> [Work required]:
The "The BGV-only configuration" line through the end of the listing below is what to set down, word for word, and nothing else.
═══ Entries provided
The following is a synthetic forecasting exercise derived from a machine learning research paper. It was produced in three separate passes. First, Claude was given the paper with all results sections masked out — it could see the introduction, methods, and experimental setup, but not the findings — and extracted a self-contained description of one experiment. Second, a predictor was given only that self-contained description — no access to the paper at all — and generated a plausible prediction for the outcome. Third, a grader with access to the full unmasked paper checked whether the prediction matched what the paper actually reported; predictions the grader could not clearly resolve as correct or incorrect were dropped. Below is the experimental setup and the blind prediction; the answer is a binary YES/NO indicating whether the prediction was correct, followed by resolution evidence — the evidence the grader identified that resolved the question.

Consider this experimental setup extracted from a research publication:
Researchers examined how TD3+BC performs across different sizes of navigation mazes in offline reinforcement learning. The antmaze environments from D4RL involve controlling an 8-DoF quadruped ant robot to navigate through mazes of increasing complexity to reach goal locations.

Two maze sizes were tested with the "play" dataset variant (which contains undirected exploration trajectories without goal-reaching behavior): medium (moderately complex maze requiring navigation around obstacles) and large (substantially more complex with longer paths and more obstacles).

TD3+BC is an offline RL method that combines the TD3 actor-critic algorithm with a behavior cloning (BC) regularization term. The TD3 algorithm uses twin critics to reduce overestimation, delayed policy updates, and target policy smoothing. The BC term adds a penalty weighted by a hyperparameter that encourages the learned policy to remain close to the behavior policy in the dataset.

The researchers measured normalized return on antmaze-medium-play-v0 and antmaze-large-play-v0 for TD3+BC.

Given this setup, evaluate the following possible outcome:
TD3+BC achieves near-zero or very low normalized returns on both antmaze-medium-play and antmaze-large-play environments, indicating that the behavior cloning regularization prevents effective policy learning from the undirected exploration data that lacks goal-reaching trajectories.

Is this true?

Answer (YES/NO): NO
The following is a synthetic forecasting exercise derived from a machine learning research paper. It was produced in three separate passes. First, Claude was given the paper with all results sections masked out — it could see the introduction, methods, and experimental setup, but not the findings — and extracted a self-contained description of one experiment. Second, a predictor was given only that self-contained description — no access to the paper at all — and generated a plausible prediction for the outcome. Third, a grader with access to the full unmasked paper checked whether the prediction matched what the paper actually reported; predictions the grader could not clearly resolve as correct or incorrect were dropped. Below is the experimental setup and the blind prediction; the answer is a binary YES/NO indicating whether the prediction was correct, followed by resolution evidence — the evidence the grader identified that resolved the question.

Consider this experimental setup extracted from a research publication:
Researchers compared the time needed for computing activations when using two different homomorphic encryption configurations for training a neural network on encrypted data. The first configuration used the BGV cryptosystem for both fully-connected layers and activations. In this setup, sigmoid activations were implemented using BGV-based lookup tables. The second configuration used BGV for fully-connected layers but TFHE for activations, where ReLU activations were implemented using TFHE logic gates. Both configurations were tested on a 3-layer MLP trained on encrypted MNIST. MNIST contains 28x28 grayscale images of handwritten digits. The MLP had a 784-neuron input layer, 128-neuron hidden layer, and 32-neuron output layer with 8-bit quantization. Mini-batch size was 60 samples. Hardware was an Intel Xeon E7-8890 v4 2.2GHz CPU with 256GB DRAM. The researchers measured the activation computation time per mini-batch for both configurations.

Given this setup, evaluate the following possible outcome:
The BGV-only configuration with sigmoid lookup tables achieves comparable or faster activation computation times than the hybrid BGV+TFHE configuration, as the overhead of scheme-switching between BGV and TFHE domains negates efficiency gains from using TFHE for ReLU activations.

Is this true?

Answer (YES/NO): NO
══════
> [Exercise output]:
The BGV-only configuration with sigmoid lookup tables achieves comparable or faster activation computation times than the hybrid BGV+TFHE configuration, as the overhead of scheme-switching between BGV and TFHE domains negates efficiency gains from using TFHE for ReLU activations.

Is this true?

Answer (YES/NO): NO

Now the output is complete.